Xilinx EDK was employed to create the entire programming platform needed to the prototyping process. Each designed architectures blocks was connected to the processor bus and prototyped individually. One of the PowerPC processors was employed as a controller for the prototyped modules, emulating the others blocks of the decoder. The input stimuli were sent to the prototyping system through an RS-232 serial port, using a terminal program running in a host PC. The role of the Host PC was just to send the stimuli collected from the H.264 reference software and collect the results for later comparison to the standard. These prototype produced results were compared to the reference software results, indicating if the prototyped architecture was properly running at full speed on the target device.
A prototype functional validation was made. In this approach, a PowerPC processor system was synthesized with the block under validation and the its stimuli, including the clock signal, were generated by the processor system and send through the processor system bus. The output are sampled directly by the processor system bus. As the clock for the hardware architecture is generated by software in this approach, the processor system could be arbitrarily slow. Figure 2 illustrates this prototyping approach.

- [Data excerpts]
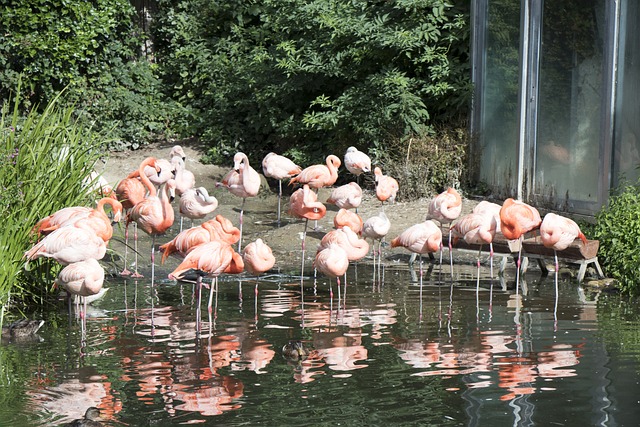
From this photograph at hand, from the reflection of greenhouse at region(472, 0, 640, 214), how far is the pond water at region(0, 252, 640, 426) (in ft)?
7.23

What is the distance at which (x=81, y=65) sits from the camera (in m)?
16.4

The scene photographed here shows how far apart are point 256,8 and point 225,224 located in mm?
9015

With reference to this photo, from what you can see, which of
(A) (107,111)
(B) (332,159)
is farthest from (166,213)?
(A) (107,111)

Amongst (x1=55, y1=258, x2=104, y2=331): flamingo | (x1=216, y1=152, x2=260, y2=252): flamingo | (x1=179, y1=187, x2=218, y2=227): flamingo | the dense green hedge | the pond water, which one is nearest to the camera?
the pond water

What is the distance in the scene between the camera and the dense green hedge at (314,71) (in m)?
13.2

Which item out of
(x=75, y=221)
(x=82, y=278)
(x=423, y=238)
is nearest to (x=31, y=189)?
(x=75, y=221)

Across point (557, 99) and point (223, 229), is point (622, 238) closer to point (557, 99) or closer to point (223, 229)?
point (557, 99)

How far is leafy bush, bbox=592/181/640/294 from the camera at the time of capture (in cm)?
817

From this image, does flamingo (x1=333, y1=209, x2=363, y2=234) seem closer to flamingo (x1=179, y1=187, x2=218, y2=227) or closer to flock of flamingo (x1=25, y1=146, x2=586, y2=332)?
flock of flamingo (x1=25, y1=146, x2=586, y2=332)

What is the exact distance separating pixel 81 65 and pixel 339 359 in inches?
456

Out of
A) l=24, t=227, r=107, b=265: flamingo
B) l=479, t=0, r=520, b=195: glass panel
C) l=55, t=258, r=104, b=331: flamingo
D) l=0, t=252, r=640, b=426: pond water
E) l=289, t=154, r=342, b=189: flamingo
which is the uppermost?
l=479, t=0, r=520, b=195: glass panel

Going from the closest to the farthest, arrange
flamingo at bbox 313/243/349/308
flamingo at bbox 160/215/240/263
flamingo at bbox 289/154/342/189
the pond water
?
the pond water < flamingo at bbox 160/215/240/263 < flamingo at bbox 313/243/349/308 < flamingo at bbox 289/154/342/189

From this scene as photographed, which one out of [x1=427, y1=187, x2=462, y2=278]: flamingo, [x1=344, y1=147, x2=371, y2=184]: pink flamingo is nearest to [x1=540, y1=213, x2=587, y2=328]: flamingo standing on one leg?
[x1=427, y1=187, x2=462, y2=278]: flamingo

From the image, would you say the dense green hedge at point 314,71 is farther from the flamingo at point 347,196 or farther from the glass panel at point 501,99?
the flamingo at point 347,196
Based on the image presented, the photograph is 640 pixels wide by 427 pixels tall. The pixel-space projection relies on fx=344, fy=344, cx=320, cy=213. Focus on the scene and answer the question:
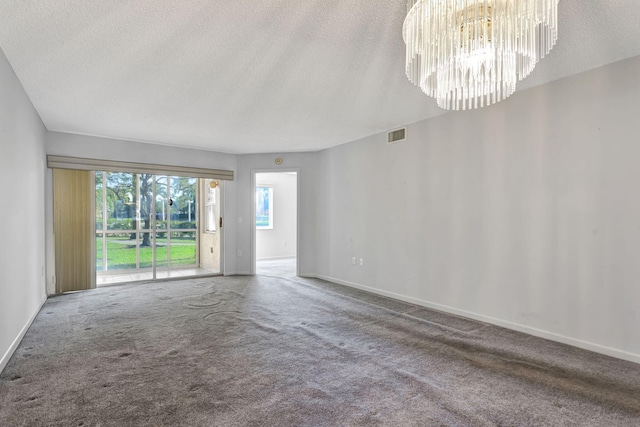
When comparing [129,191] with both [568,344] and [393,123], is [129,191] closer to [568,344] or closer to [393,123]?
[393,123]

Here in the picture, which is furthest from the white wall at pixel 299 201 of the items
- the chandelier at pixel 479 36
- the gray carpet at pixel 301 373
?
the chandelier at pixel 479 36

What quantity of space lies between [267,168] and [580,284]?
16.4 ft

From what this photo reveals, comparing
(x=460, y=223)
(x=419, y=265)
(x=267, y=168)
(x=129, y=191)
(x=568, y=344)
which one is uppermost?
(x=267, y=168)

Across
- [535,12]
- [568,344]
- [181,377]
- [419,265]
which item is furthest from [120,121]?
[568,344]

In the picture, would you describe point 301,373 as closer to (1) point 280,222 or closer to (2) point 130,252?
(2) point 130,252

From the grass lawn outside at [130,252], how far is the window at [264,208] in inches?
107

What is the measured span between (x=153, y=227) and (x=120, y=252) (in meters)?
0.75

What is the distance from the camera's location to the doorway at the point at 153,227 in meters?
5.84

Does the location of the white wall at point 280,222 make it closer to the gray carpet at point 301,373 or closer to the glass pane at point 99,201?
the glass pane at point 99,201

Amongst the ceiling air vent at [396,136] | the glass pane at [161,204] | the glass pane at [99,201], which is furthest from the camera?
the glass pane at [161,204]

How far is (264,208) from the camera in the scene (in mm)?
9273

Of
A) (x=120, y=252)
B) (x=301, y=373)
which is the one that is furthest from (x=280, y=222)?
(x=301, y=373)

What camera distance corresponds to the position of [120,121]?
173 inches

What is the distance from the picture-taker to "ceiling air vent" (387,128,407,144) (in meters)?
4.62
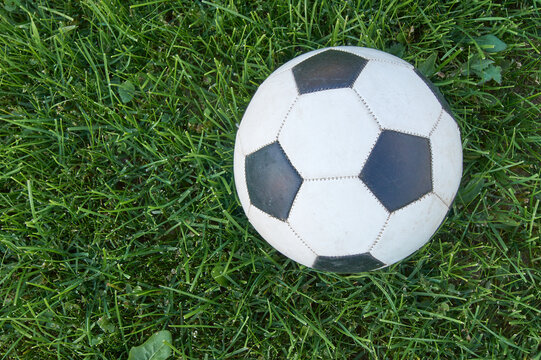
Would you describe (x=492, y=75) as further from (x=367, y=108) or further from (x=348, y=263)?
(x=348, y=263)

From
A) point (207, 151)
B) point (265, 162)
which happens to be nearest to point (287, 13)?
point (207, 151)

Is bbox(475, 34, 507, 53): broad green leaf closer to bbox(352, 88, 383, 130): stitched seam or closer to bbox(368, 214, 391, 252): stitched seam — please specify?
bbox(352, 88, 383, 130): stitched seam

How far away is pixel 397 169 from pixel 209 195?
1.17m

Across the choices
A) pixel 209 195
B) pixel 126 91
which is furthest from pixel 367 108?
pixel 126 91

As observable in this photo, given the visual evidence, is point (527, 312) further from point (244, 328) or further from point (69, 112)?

- [Task set]
• a. In the prototyping excerpt, how were the input stimuli sent to the prototyping system?
• b. Do these statements agree with the prototyping excerpt? Answer yes or no for each, quoting the deciding words. (i) The host PC emulated the other blocks of the decoder. (ii) In the functional validation approach, the processor system generated the clock signal. (iii) Each designed block was prototyped individually.
• c. Extend the prototyping excerpt, starting after its last sentence.
The rows were taken from a different source than the prototyping excerpt.

- [Responses for each task]
• a. Through an RS-232 serial port, using a terminal program running on a host PC.

• b.
(i) No: "One of the PowerPC processors was employed as a controller for the prototyped modules, emulating the others blocks of the decoder."
(ii) Yes: "its stimuli, including the clock signal, were generated by the processor system"
(iii) Yes: "Each designed architectures blocks was connected to the processor bus and prototyped individually."

• c.
Figure 2 Functional Prototype Verification System
This approach worked fine for the functional prototype validation, but the critical paths of the architecture could not be exercised on the FPGA using this approach due to the slow clock applied. Latter another approach need to be employed to validate the system at full speed.
4.1 IBM CoreConnect Bus Structure
CoreConnect Bus Structure (IBM, 2006) is presented in Figure 3. It follows a canonic SoC design (Keating, 2002), which has a microprocessor and several IPs connected to a bus. We may have an IP for every operation we need, it just has to obey the bus protocol to communicate with other modules. Note that there are two types of bus connected by a bridge, a high speed bus and a low speed bus in order to separate high performance IPs from low performance IPs providing an overall improved performance.
Figure 3 CoreConnect Bus Structure
The microprocessor is an IBM PowerPC, the high speed bus is called PLB (Processor Local Bus) and the low speed bus is called OPB (On-Chip Peripheral Bus). Current Xilinx FPGAs present two PowerPC microprocessors on-chip, allowing the development of VHDL IPs to be inserted on the FPGA over a CoreConnect structure, including some software components running at PowerPC.
5. Decoder Modules Implementation
Intraframe prediction, deblocking filter and Q-1/T-1 modules were designed and integrated in just one IP component. For a first simplified version of the H.264 decoder, it is able to decode only I frames. Next step consists in incorporating motion compensation module.
In order to conclude this first version, it is still necessary to finish the entropy decoder (CAVLC, for instance) and the parser as a software component, to run it on PowerPC and to make them communicate over CoreConnect bus structure with the VHDL IP.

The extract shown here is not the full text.